= Harold Siddons =

Northern Irish actor (1922–1963)

Publicity still of Siddons in Gift Horse (1952), by photographer Eric Gray

William Harold Henry Siddons (17 September 1922 – 4 November 1963) was a British film and television actor, appearing in Genevieve, The Dam Busters, Appointment in London, They Who Dare, The Purple Plain, Quatermass and the Pit, A Night To Remember and The Wrong Arm of the Law. He served in Bomber Command during the Second World War as a flight engineer, latterly with 582 Squadron as the Flight Engineer Leader on its formation in April 1944 and was a descendant of Sarah Siddons. His decorations included the Distinguished Flying Cross, awarded in January 1944.

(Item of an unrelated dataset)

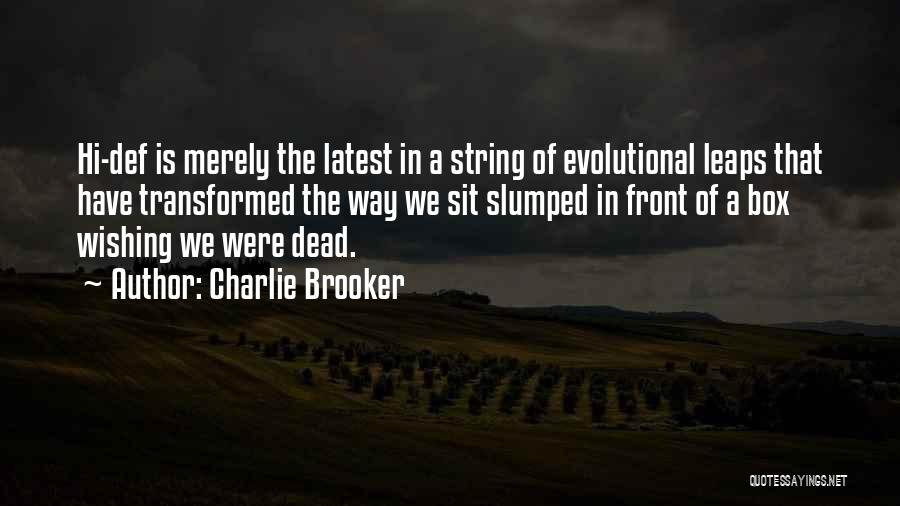 Slumped Quotes By Charlie Brooker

Born in Belfast, Northern Ireland, on 17 September 1922, he was found dead in his car on 4 November 1963 aged 41, apparently by suicide. He was buried in the parish churchyard of Little Gaddesden, Hertfordshire, with the motto Per ardua ad astra on his gravestone.

==Selected filmography==

- Angels One Five (1952) - Pimpernel Pilot
- Gift Horse (1952) - Ship's Doctor
- Appointment in London (1953) - Saunders
- Genevieve (1953) - Policeman (uncredited)
- Malta Story (1953) - Matthews, Bomber Pilot (uncredited)
- The Clue of the Missing Ape (1953) - Naval Intelligence Officer (uncredited)
- They Who Dare (1954) - Lieut. Stevens R.N.
- The Good Die Young (1954) - Hospital Doctor (uncredited)
- Conflict of Wings (1954) - Flight Lt. Edwards
- The Purple Plain (1954) - Navigator Williams (uncredited)
- The Dam Busters (1955) - Group Signals Officer
- I Am a Camera (1955) - Editor at Party
- The Blue Peter (1955) - Hughes
- The Baby and the Battleship (1956) - Whiskers
- The Last Man to Hang? (1956) - Cheed's Doctor
- Man in the Shadow (1957) - Colin Wells
- The Mark of the Hawk (1957) - 1st Officer
- The Silent Enemy (1958) - Army Interrogation Officer
- Dunkirk (1958) - Doctor (uncredited)
- A Night to Remember (1958) - Second Officer Herbert Stone - Californian
- Battle of the V-1 (1958) - Master Bomber
- Harry Black (1958) - British Officer
- Danger Within (1959) - Capt. 'Tag' Burchnall
- The White Trap (1959) - Harry (uncredited)
- The Guns of Navarone (1961) - British Officer (uncredited)
- The Man in the Back Seat (1961) - Angry Resident (uncredited)
- Out of the Shadow (1961) - Newspaper Editor
- The Piper's Tune (1962) - Sergeant
- The Wrong Arm of the Law (1963) - PC in Basement Garage (uncredited)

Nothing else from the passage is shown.